Harold finally turns to our forbearance argument, challenging our conclusion that the FCC faces a high hurdle to forbear from the tariffing requirement since the reason the regulation is required is because there is, by the agency’s determination, a monopoly (or gatekeeper) with incentives to behave badly. Critically, the issue here is not just that there’s just a terminating monopoly somewhere in the transactions flow, but that regulation is required because of the incentives created by the presence of a terminating monopoly.
Harold has consistently held that forbearance to a “Title II Lite” will be easy, but his analysis of forbearance is flimsy. The FCC’s experience with forbearance reveals that it is a very long and protracted process, as the agency generally takes both the full year plus the ninety-day extension time periods allotted to it to make a decision. It is certainly rare. Forbearing from tariffs is not, as Harold appears to believe, the same decision as forbearing from accounting rules. Competition may not be relevant to whether or not a carrier should report one thing or another in its ARMIS data, but is always relevant to detariffing a service. What Harold did not and cannot provide is a decision by the Commission to forbear from tariffing in the absence of competition. There is no such decision. It would be a very strange decision indeed to detariff a dominant firm and especially so when the intervention is price regulation—and net neutrality regulation is unquestionably price regulation.
Also, detariffing would be pointless. Just because the agency doesn’t require tariffs doesn’t mean the Commission can then set a price that is confiscatory, not just and reasonable, and unduly discriminatory as reclassification advocates want them to. Nor could it effectively enforce Section 201 and 202. To detariff is to surrender enforcement of 201 and 202 to competition. So, if the FCC did forbear from tariffing, then reclassification is pointless. Harold’s proposal that the Commission detariff after cutting-and-pasting the tariff in the transparency filings is just plain silly. It’s like calling cancer “candy” and expecting a different result. Besides, transparency requires only that the BSPs state what they are doing—it is not a regulatory restraint on behavior.

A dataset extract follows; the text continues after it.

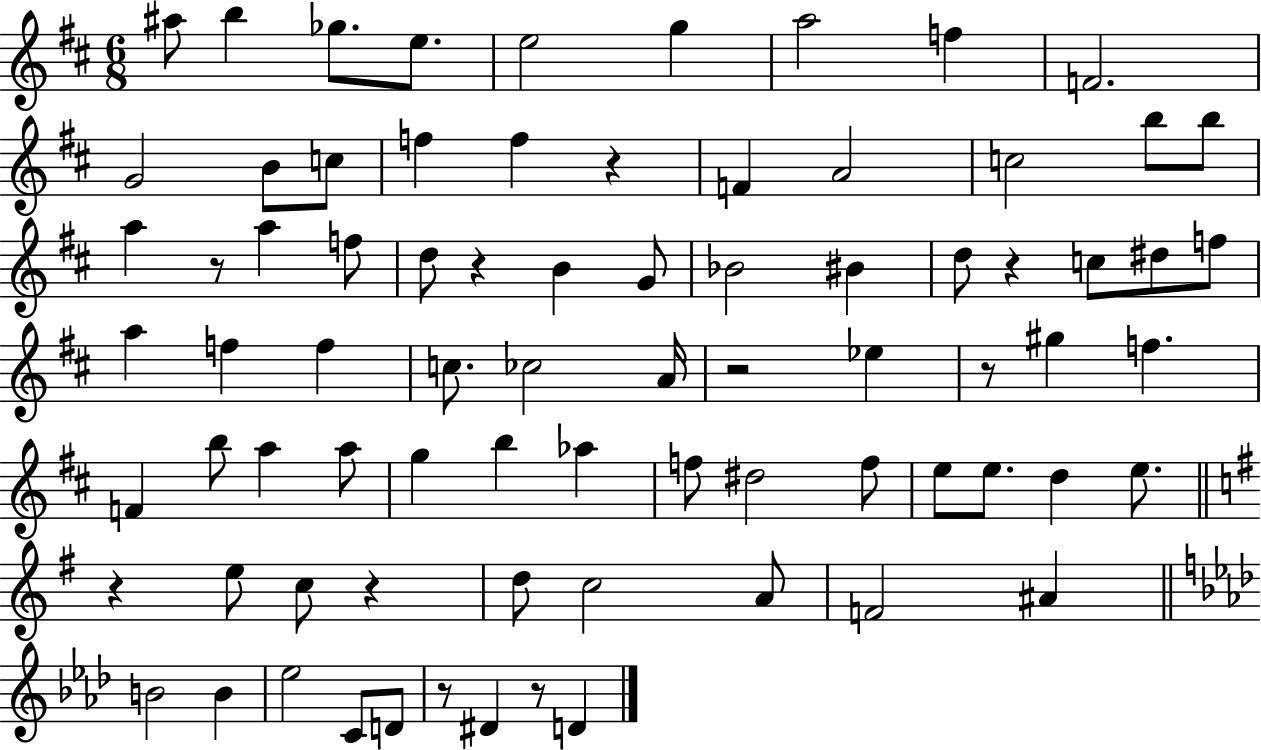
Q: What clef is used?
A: treble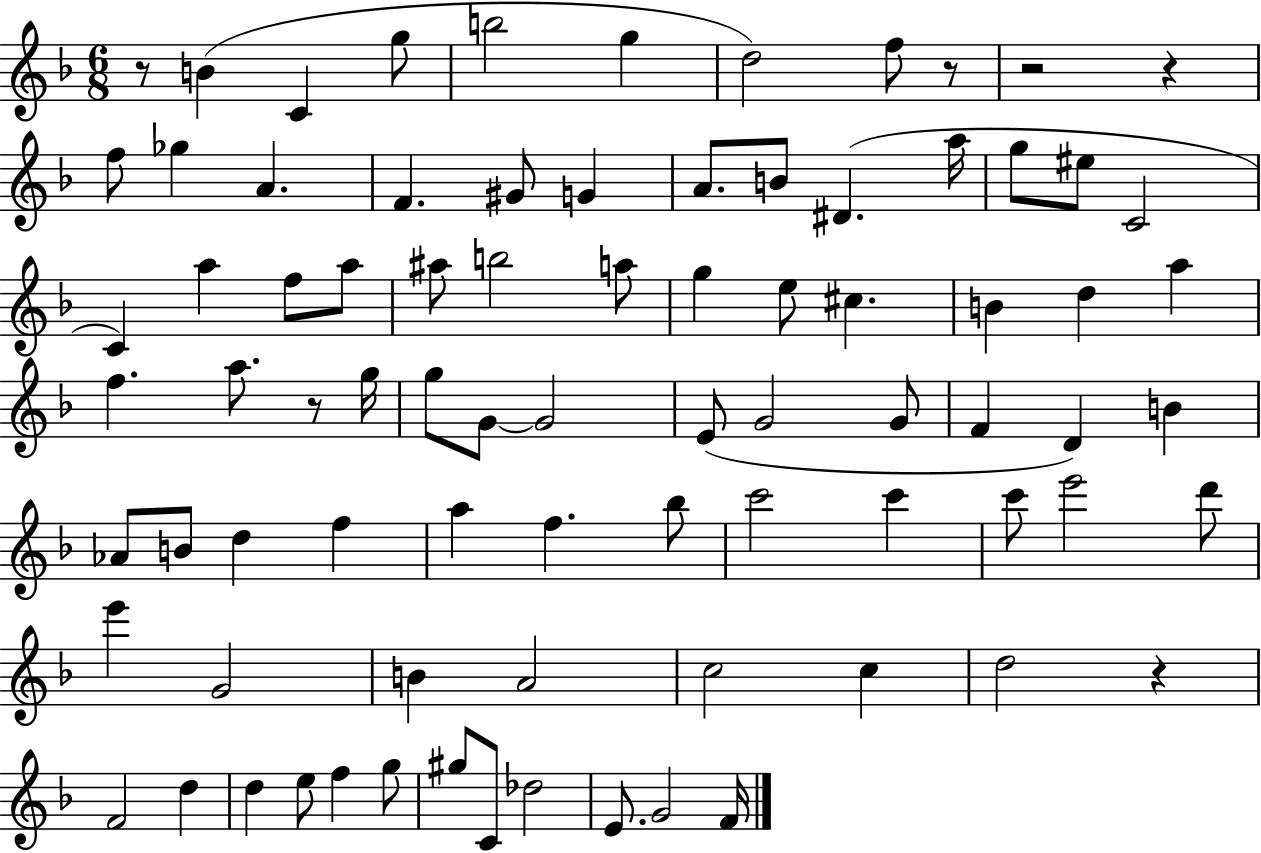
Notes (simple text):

Harold’s best efforts failed to reveal any defects in our analysis. In fact, his comments increased my confidence in our conclusions and once again reveal the superficial nature of the reclassification debate. I am hopeful, however, that his blog will direct attention to our paper and to getting people to think a little harder about how reclassification plays out. I suspect that effort will raise the level of the debate, and considering the sad state of the present discussion, that would be a welcome change.